More details have emerged on how systems ground systems that control US military drones came to be infected by malware.
In a statement issued on Wednesday, the US Air Force said that "standalone systems on Creech Air Force Base, Nevada" had been infected with malware. "Credential stealing" software was discovered in September on portable hard drives and traced back to a standalone mission support network:
The infected computers were part of the ground control system that supports RPA operations. The ground system is separate from the flight control system Air Force pilots use to fly the aircraft remotely; the ability of the RPA pilots to safely fly these aircraft remained secure throughout the incident.
Ground control systems refer to those that control the weapons and surveillance functions of drones, arguably worse than infecting the piloting systems. Air force officials said that the malware, whatever system it infected, posed no threat to the operation of unmanned Reaper drones.
Colonel Kathleen Cook, spokeswoman for Air Force Space Command, said: "The detected and quarantined virus posed no threat to our operational mission and that control of our remotely piloted aircraft was never in question."
But how did credential stealing malware get on the infected drives in the first place?
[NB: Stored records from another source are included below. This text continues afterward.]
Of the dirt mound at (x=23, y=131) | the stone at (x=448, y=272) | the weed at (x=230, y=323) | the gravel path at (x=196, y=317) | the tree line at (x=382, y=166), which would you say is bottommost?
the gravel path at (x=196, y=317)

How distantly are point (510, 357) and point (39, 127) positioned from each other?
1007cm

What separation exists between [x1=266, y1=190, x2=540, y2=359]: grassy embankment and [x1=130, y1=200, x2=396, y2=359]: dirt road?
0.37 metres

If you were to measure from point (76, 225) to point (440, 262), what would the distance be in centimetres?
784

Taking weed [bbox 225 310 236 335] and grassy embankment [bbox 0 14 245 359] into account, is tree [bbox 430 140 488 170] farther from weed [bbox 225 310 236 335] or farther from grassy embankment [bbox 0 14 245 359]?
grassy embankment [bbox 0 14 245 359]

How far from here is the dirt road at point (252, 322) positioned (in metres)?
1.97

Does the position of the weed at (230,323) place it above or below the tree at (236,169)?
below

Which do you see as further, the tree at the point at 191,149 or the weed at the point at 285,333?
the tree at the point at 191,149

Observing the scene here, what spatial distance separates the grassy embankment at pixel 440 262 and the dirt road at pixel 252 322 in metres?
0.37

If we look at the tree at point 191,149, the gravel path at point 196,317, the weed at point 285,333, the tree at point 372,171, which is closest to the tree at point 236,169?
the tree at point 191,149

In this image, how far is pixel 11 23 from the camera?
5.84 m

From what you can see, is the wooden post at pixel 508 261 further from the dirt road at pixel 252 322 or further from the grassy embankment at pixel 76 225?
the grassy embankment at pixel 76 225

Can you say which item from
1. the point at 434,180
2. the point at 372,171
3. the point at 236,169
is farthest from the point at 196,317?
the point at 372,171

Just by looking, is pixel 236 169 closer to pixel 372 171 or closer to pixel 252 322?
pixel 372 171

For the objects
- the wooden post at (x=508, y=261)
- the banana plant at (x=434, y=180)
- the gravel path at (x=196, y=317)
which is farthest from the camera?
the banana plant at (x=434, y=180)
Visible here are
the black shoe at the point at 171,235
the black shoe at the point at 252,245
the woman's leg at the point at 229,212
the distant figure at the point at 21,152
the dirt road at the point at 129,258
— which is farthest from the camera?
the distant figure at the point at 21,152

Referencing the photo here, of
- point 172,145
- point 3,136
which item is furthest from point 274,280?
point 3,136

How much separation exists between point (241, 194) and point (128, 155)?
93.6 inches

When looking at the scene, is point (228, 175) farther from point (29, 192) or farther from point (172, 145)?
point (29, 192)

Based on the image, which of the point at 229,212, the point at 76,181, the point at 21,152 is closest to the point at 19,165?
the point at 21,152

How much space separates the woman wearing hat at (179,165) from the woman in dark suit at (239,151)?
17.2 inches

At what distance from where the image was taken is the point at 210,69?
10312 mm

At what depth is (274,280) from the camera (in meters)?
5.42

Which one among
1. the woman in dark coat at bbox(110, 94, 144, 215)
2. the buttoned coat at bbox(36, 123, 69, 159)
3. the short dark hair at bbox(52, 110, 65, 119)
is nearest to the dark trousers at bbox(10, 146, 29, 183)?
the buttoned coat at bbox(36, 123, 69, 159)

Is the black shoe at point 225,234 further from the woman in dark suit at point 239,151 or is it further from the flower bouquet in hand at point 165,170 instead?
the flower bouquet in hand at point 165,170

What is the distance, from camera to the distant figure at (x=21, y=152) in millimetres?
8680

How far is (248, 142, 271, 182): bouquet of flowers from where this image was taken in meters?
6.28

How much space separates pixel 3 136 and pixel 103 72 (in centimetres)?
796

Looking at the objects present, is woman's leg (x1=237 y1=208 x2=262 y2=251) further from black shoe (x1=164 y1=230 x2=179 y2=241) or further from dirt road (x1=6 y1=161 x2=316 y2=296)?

The type of malware associated with the outbreak is "routinely used to steal log-in and password data from people who gamble or play games like Mafia Wars online" an anonymous defence official told Associated Press. The official omitted to explain "why drone crews were playing Mafia Wars or similar games during their overseas missions", noted Noah Shachtman, the journalist who broke the story.
Gaming security expert Chris Boyd, of GFI Software, said that the source must have been talking generally or referring to something targeting Facebook logins if Mafia Wars is actually involved, simply because you play Mafia Wars via your Facebook account. The malware might have been a phishing toolbar (such as this).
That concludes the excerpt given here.